Task directions: Print the full set of records below, character for character and picture-free.

The records:
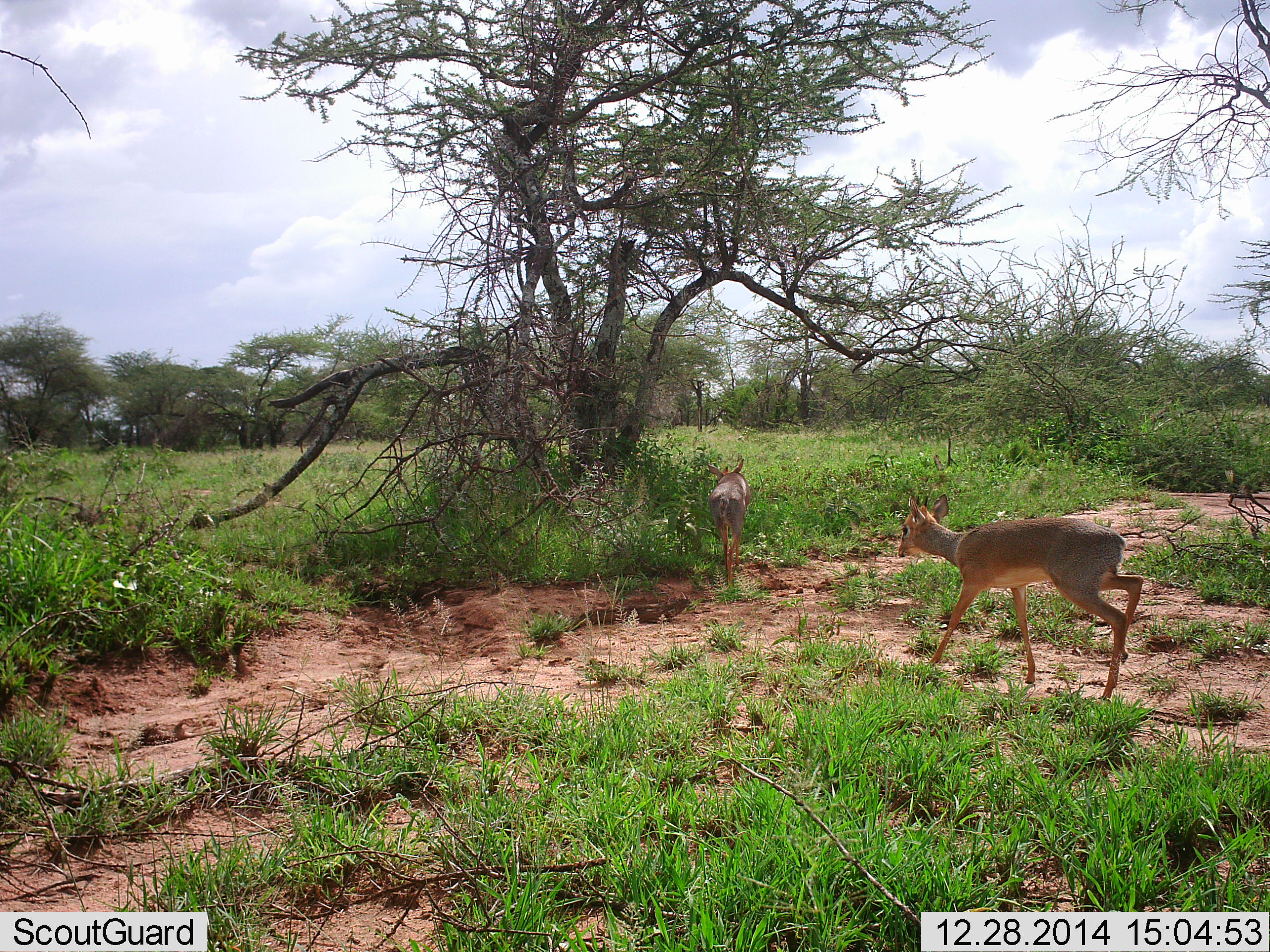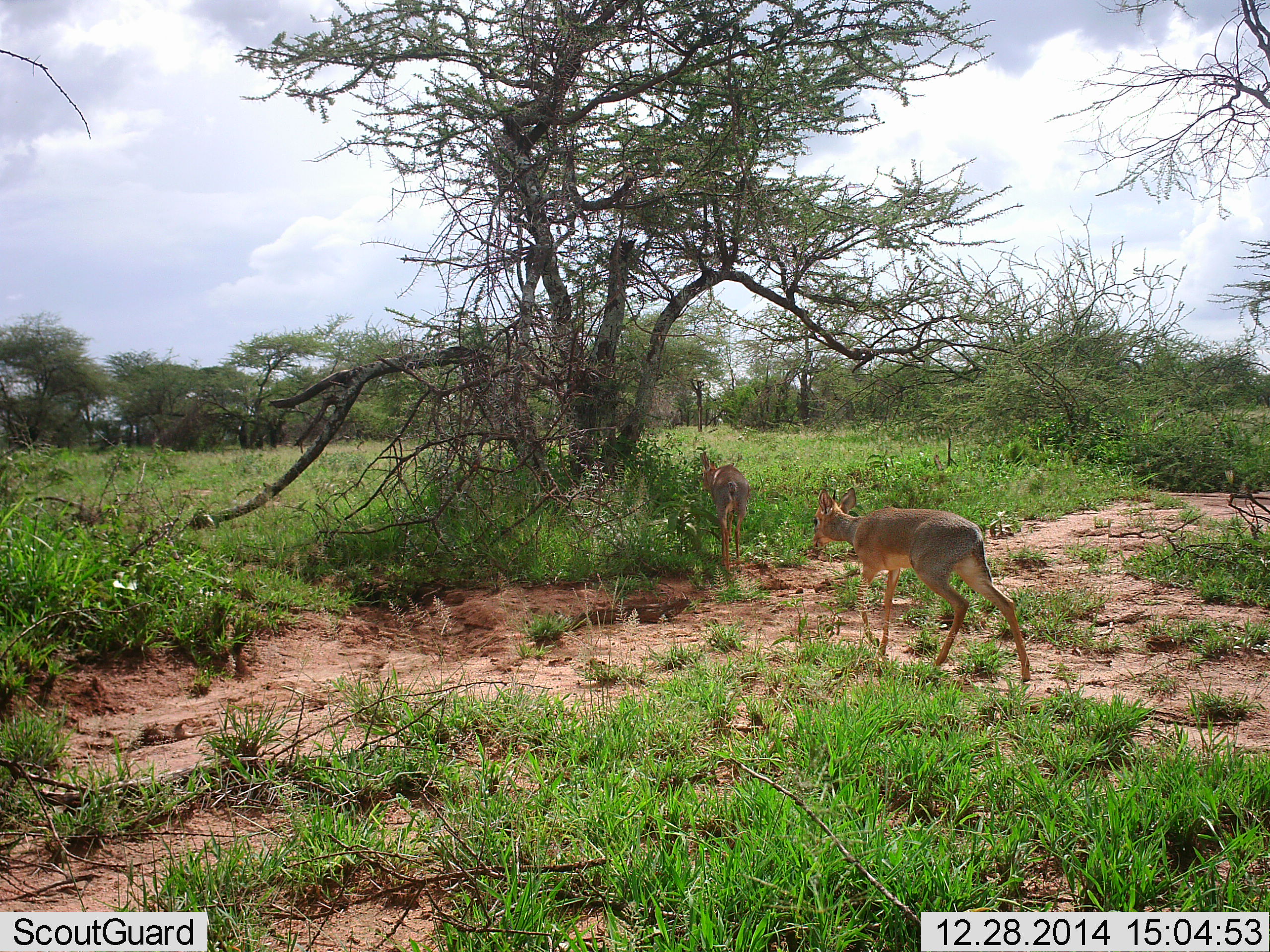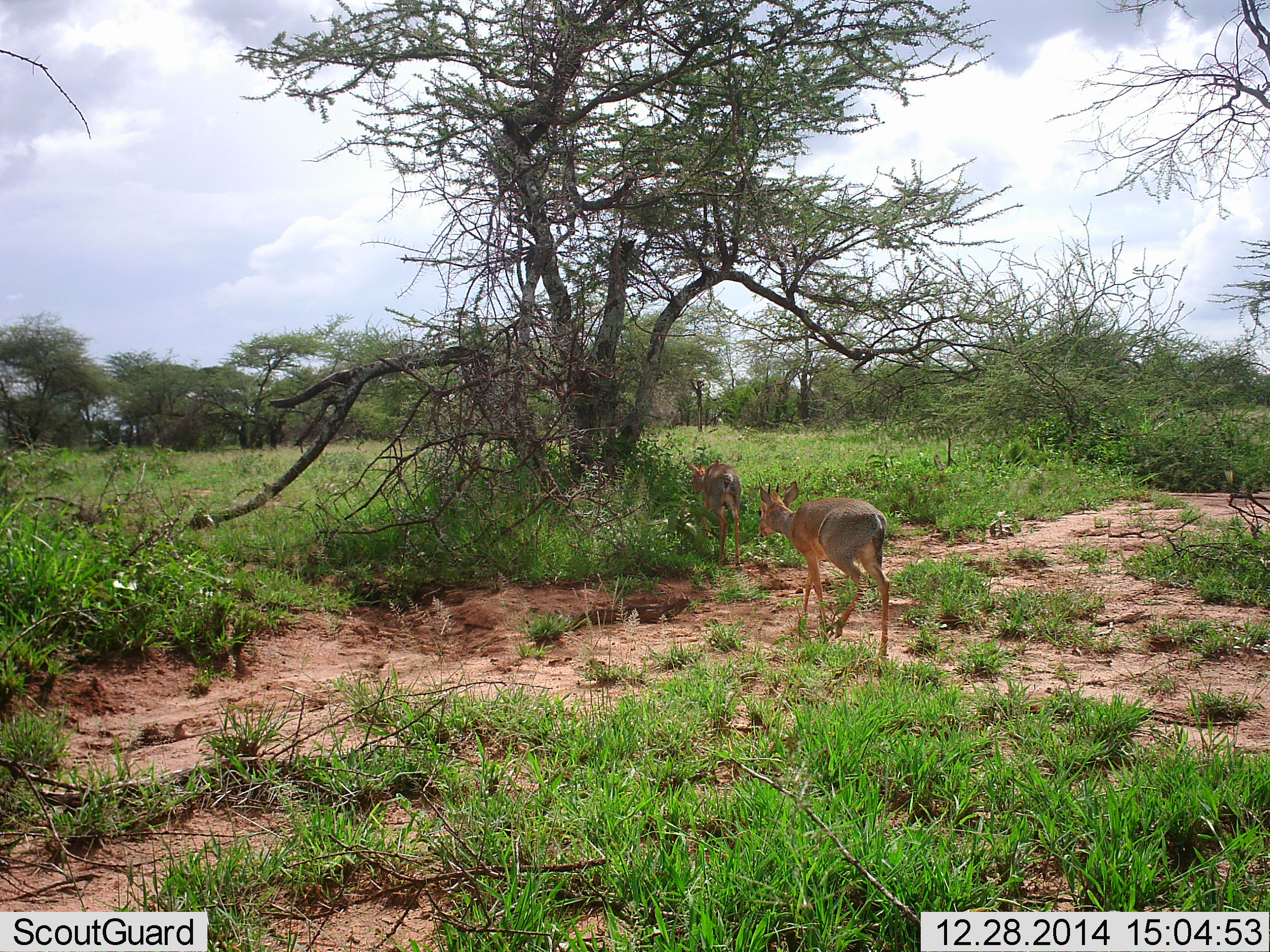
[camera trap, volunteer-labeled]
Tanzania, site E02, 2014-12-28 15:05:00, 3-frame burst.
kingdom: Animalia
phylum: Chordata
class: Mammalia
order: Artiodactyla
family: Bovidae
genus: Madoqua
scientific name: Madoqua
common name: dikdik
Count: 2.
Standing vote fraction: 0%.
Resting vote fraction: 0%.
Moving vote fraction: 100%.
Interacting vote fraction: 0%.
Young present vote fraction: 0%.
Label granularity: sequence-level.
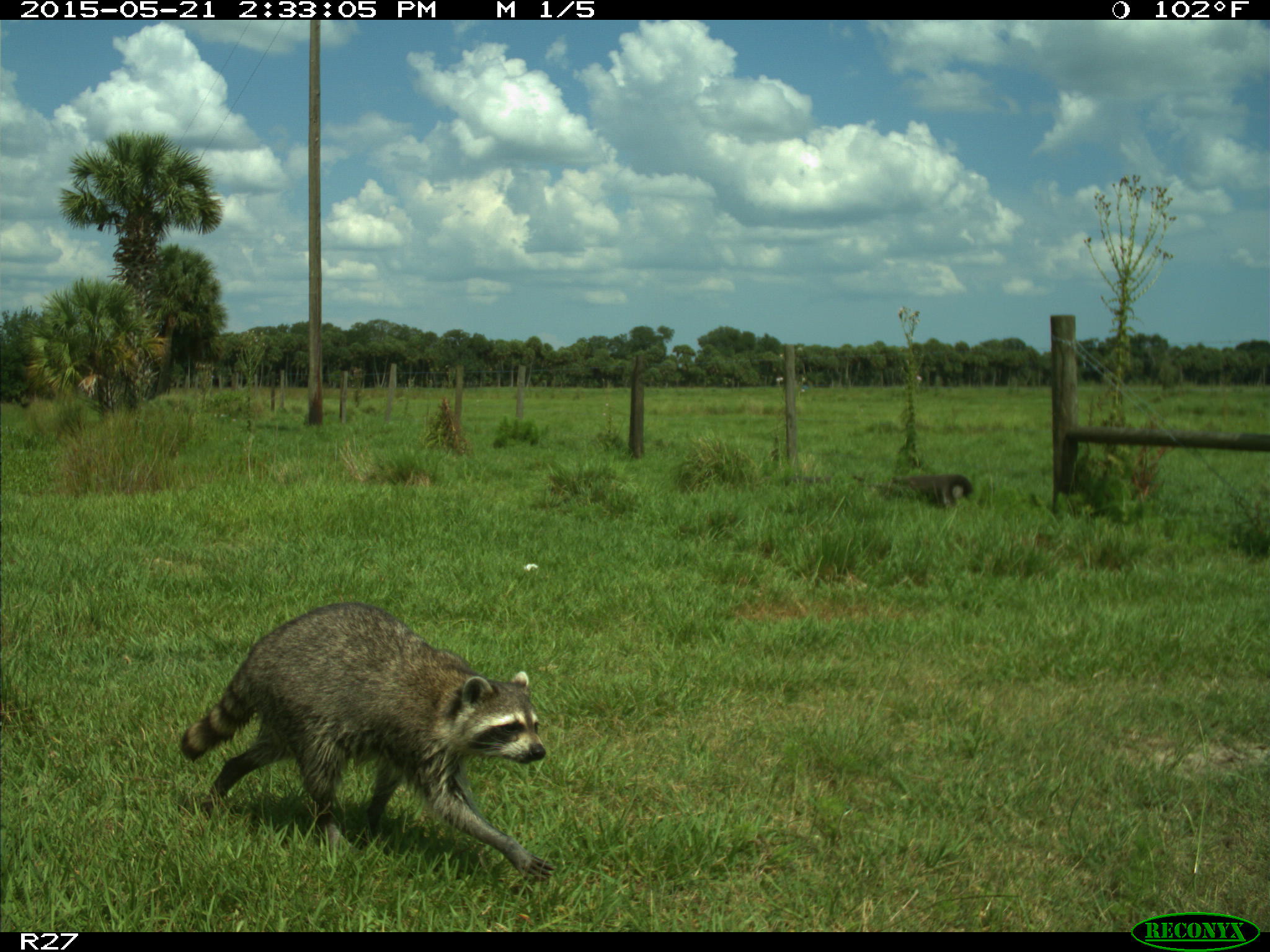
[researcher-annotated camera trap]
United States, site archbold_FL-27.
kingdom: Animalia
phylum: Chordata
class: Mammalia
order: Carnivora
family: Procyonidae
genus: Procyon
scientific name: Procyon lotor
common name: common raccoon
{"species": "Procyon lotor (common raccoon)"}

Response:
[camera trap, volunteer-labeled]
Tanzania, site E02, 2014-12-28 15:05:00, 3-frame burst.
kingdom: Animalia
phylum: Chordata
class: Mammalia
order: Artiodactyla
family: Bovidae
genus: Madoqua
scientific name: Madoqua
common name: dikdik
Count: 2.
Standing vote fraction: 0%.
Resting vote fraction: 0%.
Moving vote fraction: 100%.
Interacting vote fraction: 0%.
Young present vote fraction: 0%.
Label granularity: sequence-level.
[researcher-annotated camera trap]
United States, site archbold_FL-27.
kingdom: Animalia
phylum: Chordata
class: Mammalia
order: Carnivora
family: Procyonidae
genus: Procyon
scientific name: Procyon lotor
common name: common raccoon
{"species": "Procyon lotor (common raccoon)"}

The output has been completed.